人を恋ふという事は、楽しくもあり辛くもある。
人に恋するという事は、色々な感情が渦巻く。
相手の色々な部分を独占したい。
相手の色々な部分を知りたい。
そんな欲求が、己の中で暴れだす。



「と、いう訳で協力してくれ」

「はっ?」

「だ・か・ら、あたいに協力してくれって言ってんの」

「あの、全くもって話がみえないんですが」

「ったく、案外頭がワリィなぁ。察しろよ」

「はあ!?」

「魅録の事だよ」

「魅録?」

「うん。魅録がどんなタイプの女が好きかとか、男同士でどんな会話したかとか、あたいに教えてくれ」

「えっ?何で僕が、魅録の好みの女性とか男同士の会話とかを、悠理に教えなきゃならないんです?」

眉間に皺を寄せ、訝しげに様子を探ろうとする清四郎に、悠理は思わずチッと舌打ちした。

情緒障害だの、感情が欠落しているだの、仲間内から散々な物言いをされている清四郎だが、本当にその通りの人間だ。
普通、ここまで言ったらピンとくるだろ。
判れよ。
と、まるで吐き捨てるかの様に心の中で悪態をついた悠理は、

「そんなの決まってんだろ。あたいが魅録の事を好きだからだよ。好きだから、魅録の色々な事が知りたいんだ」

と、包み隠さず自分の気持ちを吐露した。

鈍感で人様の心の機微に疎い清四郎には、はっきりズバッと言ってやらないと、話が先に進まない。
そう咄嗟の判断を下した悠理に、間違いはなかった。
なかったのだが、悠理の想像以上に清四郎の反応が鈍かった。

いきなり魅録への想いを告げられ、どうしていいのか分からないのか、珍しくアホ面を晒している。
正直、こんな清四郎は後にも先にもお目にかかれないだろう。
百年先の恋も一気に冷めるほどの表情だ。
そう断言出来るくらい、本当に酷い顔をしている。

だが、今の悠理にはそんな事はどうでもいい。
清四郎が酷い顔をしていようとも関係ない。
彼女が今、求めているのは魅録に関する情報だけなのだから。


「兎に角、どんな些細な事でもいいから、魅録の情報をあたいにくれ」

「いや、しかしですね───」

「何だよ!?」

「何で、僕に白羽の矢を立てたんです?」


どうにもこうにも納得出来ない。
何故、恋愛に関する相談を自分にするのか。
適任者は他にいるだろう。
年がら年中、発情している金髪男とか、血眼になって玉の輿を狙っている美容に煩い女とか、その辺りに相談すればいいのに、よりによって何故自分なんだ。
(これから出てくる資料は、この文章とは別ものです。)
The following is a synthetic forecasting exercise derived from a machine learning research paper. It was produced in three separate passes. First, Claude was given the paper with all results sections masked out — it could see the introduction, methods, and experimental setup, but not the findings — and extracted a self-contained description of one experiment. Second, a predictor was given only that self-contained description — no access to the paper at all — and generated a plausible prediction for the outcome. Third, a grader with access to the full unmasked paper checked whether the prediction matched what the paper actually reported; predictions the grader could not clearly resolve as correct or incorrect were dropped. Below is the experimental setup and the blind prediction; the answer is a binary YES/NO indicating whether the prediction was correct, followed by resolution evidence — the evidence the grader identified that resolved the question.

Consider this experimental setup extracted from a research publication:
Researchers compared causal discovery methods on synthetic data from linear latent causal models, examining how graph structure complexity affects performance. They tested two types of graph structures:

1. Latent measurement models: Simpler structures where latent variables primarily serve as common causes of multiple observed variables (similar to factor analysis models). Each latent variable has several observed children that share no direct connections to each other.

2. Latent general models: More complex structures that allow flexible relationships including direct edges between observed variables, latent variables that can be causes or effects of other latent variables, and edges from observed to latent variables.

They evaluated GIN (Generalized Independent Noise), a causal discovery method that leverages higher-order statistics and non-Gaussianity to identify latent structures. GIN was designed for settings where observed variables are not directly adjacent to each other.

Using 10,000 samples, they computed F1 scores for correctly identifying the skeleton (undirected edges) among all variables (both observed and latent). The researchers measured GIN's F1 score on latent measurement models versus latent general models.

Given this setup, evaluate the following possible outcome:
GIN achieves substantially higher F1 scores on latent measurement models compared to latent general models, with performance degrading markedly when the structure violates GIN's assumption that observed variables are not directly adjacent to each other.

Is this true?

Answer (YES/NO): YES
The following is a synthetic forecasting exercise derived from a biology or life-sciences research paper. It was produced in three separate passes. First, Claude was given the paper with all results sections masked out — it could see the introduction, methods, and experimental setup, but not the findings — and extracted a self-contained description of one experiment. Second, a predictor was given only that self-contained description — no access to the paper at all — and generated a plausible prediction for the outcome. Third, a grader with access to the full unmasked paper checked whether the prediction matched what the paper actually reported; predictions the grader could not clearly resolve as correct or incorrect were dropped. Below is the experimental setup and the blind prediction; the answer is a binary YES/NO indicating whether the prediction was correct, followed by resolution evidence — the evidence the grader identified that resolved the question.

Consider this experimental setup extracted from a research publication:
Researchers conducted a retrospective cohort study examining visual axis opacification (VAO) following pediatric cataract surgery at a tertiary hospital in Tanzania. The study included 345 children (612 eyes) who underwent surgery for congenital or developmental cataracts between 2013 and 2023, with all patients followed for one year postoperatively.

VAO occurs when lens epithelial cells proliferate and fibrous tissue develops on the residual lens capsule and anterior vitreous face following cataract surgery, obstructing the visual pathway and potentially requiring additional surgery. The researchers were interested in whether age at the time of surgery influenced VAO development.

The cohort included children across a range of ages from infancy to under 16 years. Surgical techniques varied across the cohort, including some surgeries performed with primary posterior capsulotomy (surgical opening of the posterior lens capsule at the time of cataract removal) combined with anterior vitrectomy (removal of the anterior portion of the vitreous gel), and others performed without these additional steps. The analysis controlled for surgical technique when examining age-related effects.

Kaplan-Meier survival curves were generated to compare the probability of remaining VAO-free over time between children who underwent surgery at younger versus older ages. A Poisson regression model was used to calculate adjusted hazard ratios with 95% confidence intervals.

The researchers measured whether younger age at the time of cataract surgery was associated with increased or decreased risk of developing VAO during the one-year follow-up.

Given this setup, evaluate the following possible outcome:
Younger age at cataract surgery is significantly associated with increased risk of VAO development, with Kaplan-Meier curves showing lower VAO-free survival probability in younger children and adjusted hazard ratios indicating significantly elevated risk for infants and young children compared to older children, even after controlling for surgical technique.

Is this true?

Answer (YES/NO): YES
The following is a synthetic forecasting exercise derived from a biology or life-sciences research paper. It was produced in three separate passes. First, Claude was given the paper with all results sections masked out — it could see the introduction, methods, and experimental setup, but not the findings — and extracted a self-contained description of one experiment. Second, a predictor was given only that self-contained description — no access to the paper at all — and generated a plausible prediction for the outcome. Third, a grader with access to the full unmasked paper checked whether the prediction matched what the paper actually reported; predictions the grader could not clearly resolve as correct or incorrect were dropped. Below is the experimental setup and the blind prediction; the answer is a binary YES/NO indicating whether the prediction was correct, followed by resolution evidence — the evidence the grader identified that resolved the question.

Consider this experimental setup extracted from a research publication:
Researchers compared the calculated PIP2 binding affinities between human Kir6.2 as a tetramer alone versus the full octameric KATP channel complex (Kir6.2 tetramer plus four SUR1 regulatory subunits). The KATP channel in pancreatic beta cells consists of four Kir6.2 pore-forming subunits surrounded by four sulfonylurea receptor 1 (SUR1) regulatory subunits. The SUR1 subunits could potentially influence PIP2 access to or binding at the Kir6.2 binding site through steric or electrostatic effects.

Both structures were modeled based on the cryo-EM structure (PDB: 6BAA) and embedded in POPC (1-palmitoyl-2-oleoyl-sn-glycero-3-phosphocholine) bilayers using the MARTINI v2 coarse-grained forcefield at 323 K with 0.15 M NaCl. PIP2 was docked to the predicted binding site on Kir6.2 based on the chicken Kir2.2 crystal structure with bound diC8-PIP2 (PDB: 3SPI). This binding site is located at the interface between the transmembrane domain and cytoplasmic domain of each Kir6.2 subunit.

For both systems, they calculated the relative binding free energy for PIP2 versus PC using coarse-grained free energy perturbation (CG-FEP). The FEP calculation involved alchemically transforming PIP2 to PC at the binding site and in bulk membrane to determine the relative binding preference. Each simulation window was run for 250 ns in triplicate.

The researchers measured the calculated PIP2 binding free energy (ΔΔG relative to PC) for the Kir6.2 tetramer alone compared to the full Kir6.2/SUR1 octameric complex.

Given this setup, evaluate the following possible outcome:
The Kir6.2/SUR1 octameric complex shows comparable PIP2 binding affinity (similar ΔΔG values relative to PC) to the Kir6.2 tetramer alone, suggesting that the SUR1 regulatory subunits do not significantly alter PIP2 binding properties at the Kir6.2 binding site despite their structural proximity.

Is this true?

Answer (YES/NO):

そう言いたげな清四郎に、悠理はフンッと鼻息を荒くしてから口火をきった。

「美童や可憐に頼んだら、あからさまな態度をとるだろ?そうしたら魅録にバレちまうじゃん。あたいの気持ちが」

「はぁ・・・」

「野梨子なんて問題外だし。と、なると残るは清四郎、お前だけだ」

「し、しかしですね、僕は恋愛に関しては───」

「イヤとは言わせないぞ!?」

「はっ?」

「あたいに協力しないなら、お前の秘密をみんなにバラしてやる。人の弱味につけこむのは、お前だけの専売特許じゃないぞ!?」



〈あとがき〉

数ヶ月も放置していた話です。
この先が思いつかなかったので、結局は蔵入り部屋行きになりました。
「こんこんちきLOVER 」とも内容が被りますしね。